[Written exercise 1] According to the abstract on the MIT flexible wing, why does discrete assembly reduce manufacturing complexity?

[Quoted passage]

===

Flexible Wing from MIT

Two small motors apply a twisting pressure to each wingtip to control maneuvers in flight. They say this elastic airfoil can morph continuously to reduce drag, increase stall angle, and reduce vibration control flutter.

The Soft Robotics abstract:

We describe an approach for the discrete and reversible assembly of tunable and actively deformable structures using modular building block parts for robotic applications. The primary technical challenge addressed by this work is the use of this method to design and fabricate low density, highly compliant robotic structures with spatially tuned stiffness.

This approach offers a number of potential advantages over more conventional methods for constructing compliant robots. The discrete assembly reduces manufacturing complexity, as relatively simple parts can be batch-produced and joined to make complex structures. Global mechanical properties can be tuned based on sub-part ordering and geometry, because local stiffness and density can be independently set to a wide range of values and varied spatially. The structure’s intrinsic modularity can significantly simplify analysis and simulation. Simple analytical models for the behavior of each building block type can be calibrated with empirical testing and synthesized into a highly accurate and computationally efficient model of the full compliant system.

As a case study, we describe a modular and reversibly assembled wing that performs continuous span-wise twist deformation. It exhibits high performance aerodynamic characteristics, is lightweight and simple to fabricate and repair. The wing is constructed from discrete lattice elements, wherein the geometric and mechanical attributes of the building blocks determine the global mechanical properties of the wing. We describe the mechanical design and structural performance of the digital morphing wing, including their relationship to wind tunnel tests that suggest the ability to increase roll efficiency compared to a conventional rigid aileron system. We focus here on describing the approach to design, modeling, and construction as a generalizable approach for robotics that require very lightweight, tunable, and actively deformable structures.

Comments

  1. Bob Sykes says:

    The Wright brothers called it “wing warping”, and it was how the original Flyer was controlled. Glenn Curtiss invented the aileron, which proved more useful. The MIT team carries wing warping further than the Wrights. It will be interesting to see if it succeeds commercially or militarily.

  2. Ross says:

    They are evolving toward feathers! Cool!

===

[Material shown]
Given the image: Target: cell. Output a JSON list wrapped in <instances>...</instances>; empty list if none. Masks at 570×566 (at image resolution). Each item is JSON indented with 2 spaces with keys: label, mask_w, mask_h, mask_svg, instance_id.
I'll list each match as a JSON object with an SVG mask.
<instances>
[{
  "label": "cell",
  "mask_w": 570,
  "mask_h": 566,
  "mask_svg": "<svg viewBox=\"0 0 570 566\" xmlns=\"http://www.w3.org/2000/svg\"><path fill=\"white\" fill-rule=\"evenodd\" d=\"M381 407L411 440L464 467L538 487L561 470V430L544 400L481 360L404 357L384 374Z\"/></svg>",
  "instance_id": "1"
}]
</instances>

===

[Written exercise 2] State how many lines of the entries contain the string "cell".

[Task result 1] Discrete assembly reduces manufacturing complexity because relatively simple parts can be batch-produced and then joined together to make complex structures.

[Task result 2] 2